House Foreign Affairs Committee Chairman Michael McCaul (R-Texas) issued a subpoena to Humanist International for refusing to turn over records relating to its receipt of a $500,000 grant from the U.S. State Department to promote atheism in Nepal.
“For too long, organizations with extreme ideological agendas like Humanist International have been allowed to carry out publicly funded programs far from the public eye and with little congressional oversight,” McCaul said in announcing the subpoenas on Thursday.
“I was forced to issue a subpoena to HI because the company has refused to provide transparency to Congress and the American people, despite receiving hundreds of thousands of dollars of taxpayer money,” he added.
“The United States is complicit with the State Department, and I prepare to issue subpoenas to the State Department in the coming days for repeatedly resisting document submissions and deliberately obfuscating its role in exporting atheism overseas and partisanly perverting religious freedom,” McCaul said.
The State Department first solicited applications for the controversial grants in April 2021, and they have since become the subject of a multi-year investigation by House Republicans.
McCaul’s investigation has the backing of House Speaker Mike Johnson (R-Louisiana), a devout Southern Baptist, and Republicans in foreign affairs who believe the subsidies may be unconstitutional, according to RealClearPolitics.
The separation of church and state clause of the United States Constitution prohibits American taxpayer money from being used to advocate for any religion.
“Applicants are responsible for ensuring that program activities and outcomes are conducted in accordance with the separation of church and state clause of the U.S. Constitution,” the State Department’s Bureau of Democracy, Human Rights, and Labor writes on its grant application webpage.

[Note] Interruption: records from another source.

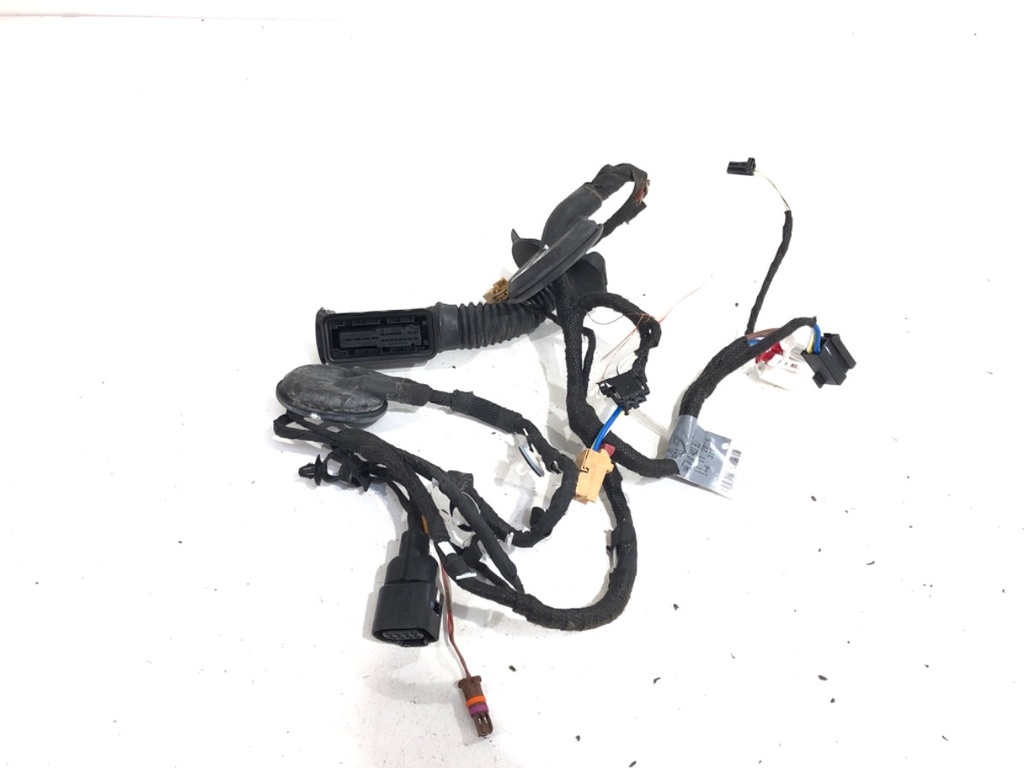 [STARK-765008] Instalación eléctrica de puerta trasera derecha AUDI Q5 (FYB, FYG)
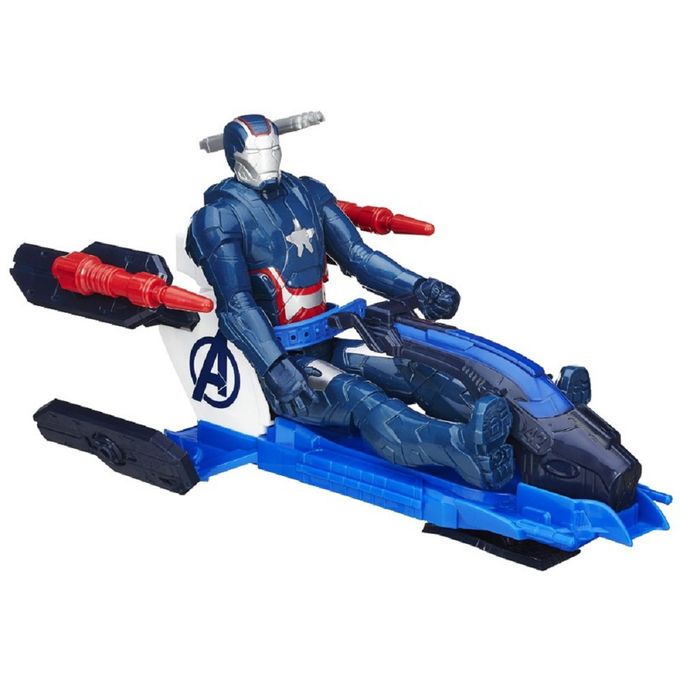veiculo_com_figura_iron_patriot_1 veiculo_com_figura_iron_patriot_1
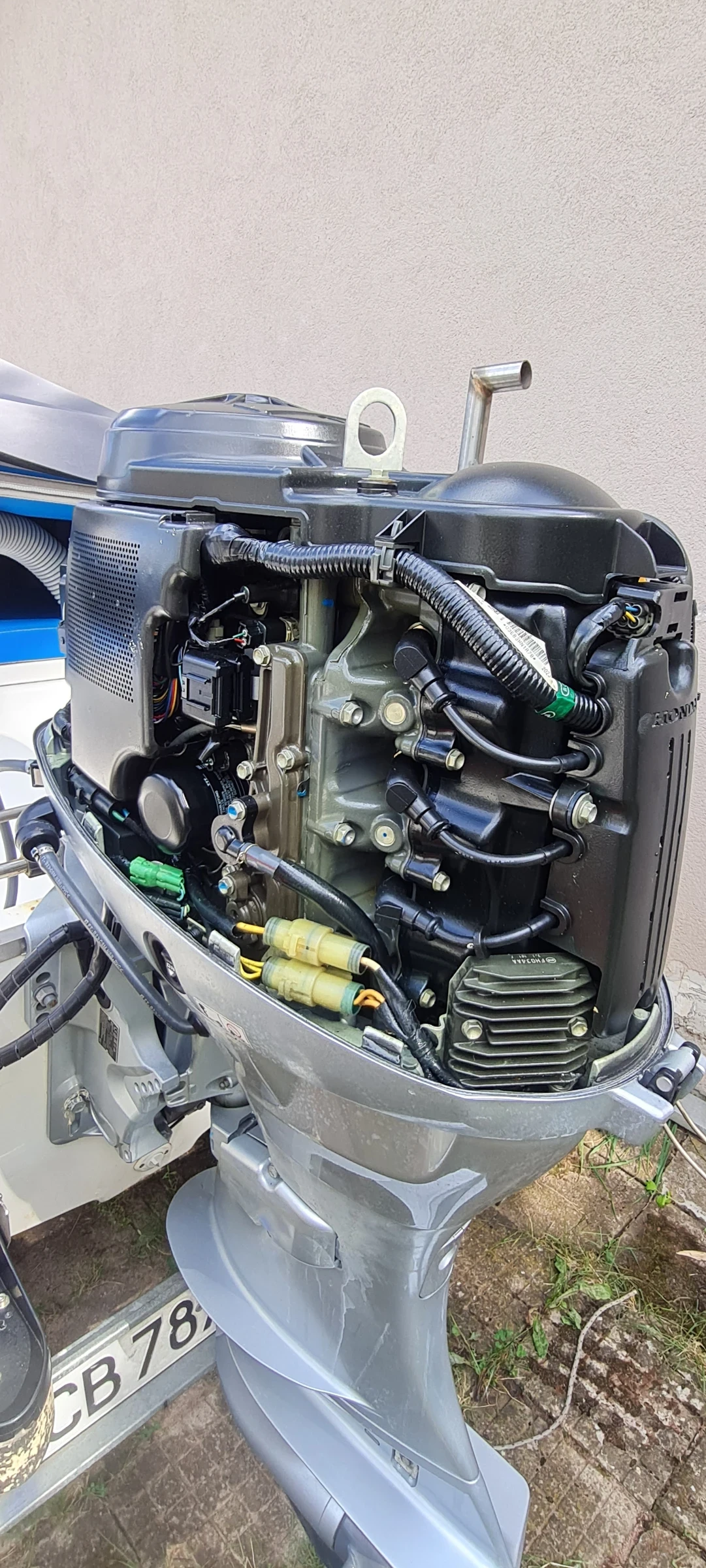 ����������� �������� Honda | Mobile.bg � ����������� 5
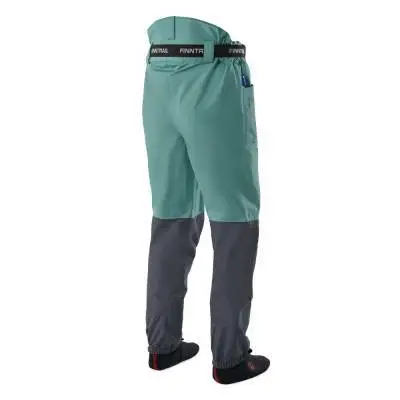 Вейдерсы Finntrail RUNNER 1519 PETROL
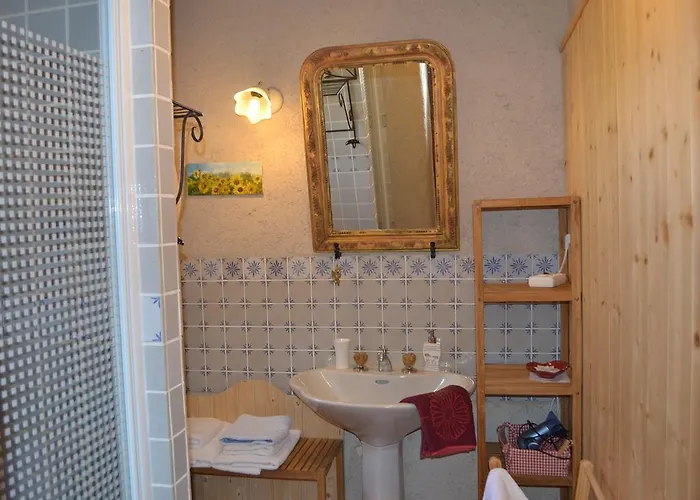 Romantic Loire Hideaway Les Bois-d'Anjou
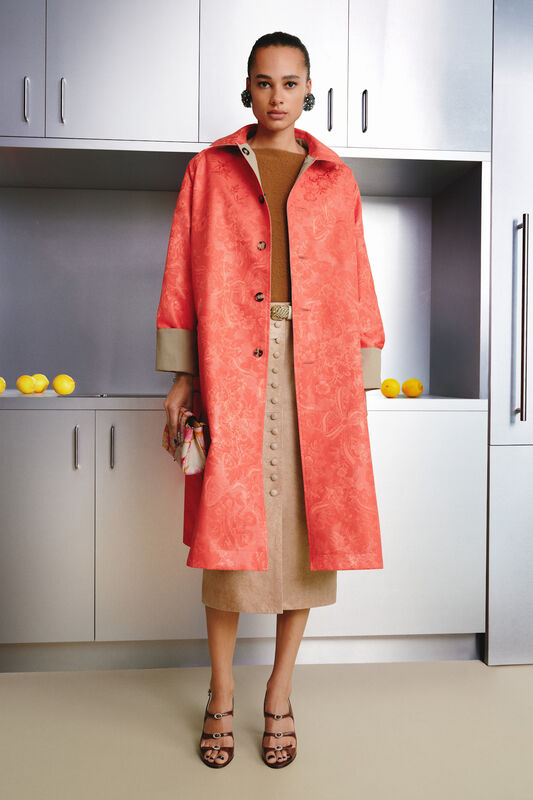 Tory Burch 2027 look 7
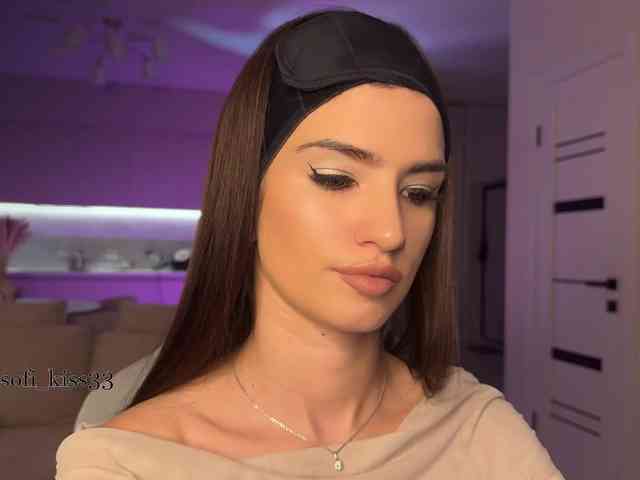 Sofi-Mi webcam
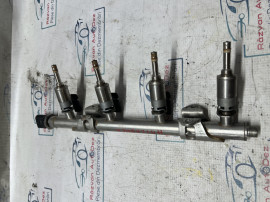 Rampa plus injectoare Volkswagen Golf 7 1.4 2014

Recipients were encouraged to use the funds to support and strengthen “a diverse community of advocates for atheists, humanists, non-practicing people and non-affiliated people from all religious communities in the recipient country.”
The State Department may have misappropriated taxpayer funds and misled members of the Committee on Foreign Relations about grants that were supposed to be part of a religious freedom program and may have been anti-religious.
PowerPoint slides obtained by the committee contained “conclusive” evidence that Humanist International’s grants in Nepal were “designed to recruit new members to their atheistic cause.”
“Indeed, despite all the State Department’s excuses, it is now clear that this grant promoted atheism, expanded atheist networks overseas, and ignored Christian and Muslim minorities in relevant parts of South Asia who, unlike atheists and humanitarians, are actually suffering persecution,” the foreign ministers wrote in an April letter to Deputy Secretary of State Richard Verma.
None expressed confidence that the State Department would “take immediate action” or “recover the misused funds.”
A representative for Humanists International did not immediately respond to a request for comment.